## TO DO
1. Answer these questions from the bodybuilding passage below:
(a) Between which two activities does the general public place bodybuilding?
(b) What share of their life does the passage say some readers spend in a gym?
(c) Which two places does the passage name as targets for getting bodybuilding seen by the outside world?
2. Transcribe part of the bodybuilding passage below word for word, starting at "It may come" and ending at "low brain-cell counts.".

## EXCERPTED PASSAGE
It may come as a surprise to those of you who spend 10 percent of your life in a gym, but the general public places
bodybuilding somewhere between professional wrestling and frisbee golf. If most people think of our sport at all,
they use it only as the punch line to a joke about wasting time, or narcissism, or low brain-cell counts.
"So what..?" I can hear the refrain.
"Professional bodybuilding should be a freak show. It should represent the ultimate level to which one human can push his or her physique. And that will always - by definition - be shocking, threatening and confusing to the outside world." There seems to be a status quo within the iron community that says energetic attempts at boosting our sport's popularity are futile. "Why bother trying to get bodybuilding into the Olympics or on the network news? Screw the outside world! They'll never accept us anyway."

## DATA EXTRACT
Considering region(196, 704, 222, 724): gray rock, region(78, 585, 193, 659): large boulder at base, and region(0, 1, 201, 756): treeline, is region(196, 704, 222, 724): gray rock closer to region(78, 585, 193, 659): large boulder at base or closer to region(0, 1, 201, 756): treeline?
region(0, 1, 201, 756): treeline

## EXPECTED OUTPUTS
1.
(a) Professional wrestling and frisbee golf.
(b) 10 percent.
(c) The Olympics and the network news.

2.
It may come as a surprise to those of you who spend 10 percent of your life in a gym, but the general public places
bodybuilding somewhere between professional wrestling and frisbee golf. If most people think of our sport at all,
they use it only as the punch line to a joke about wasting time, or narcissism, or low brain-cell counts.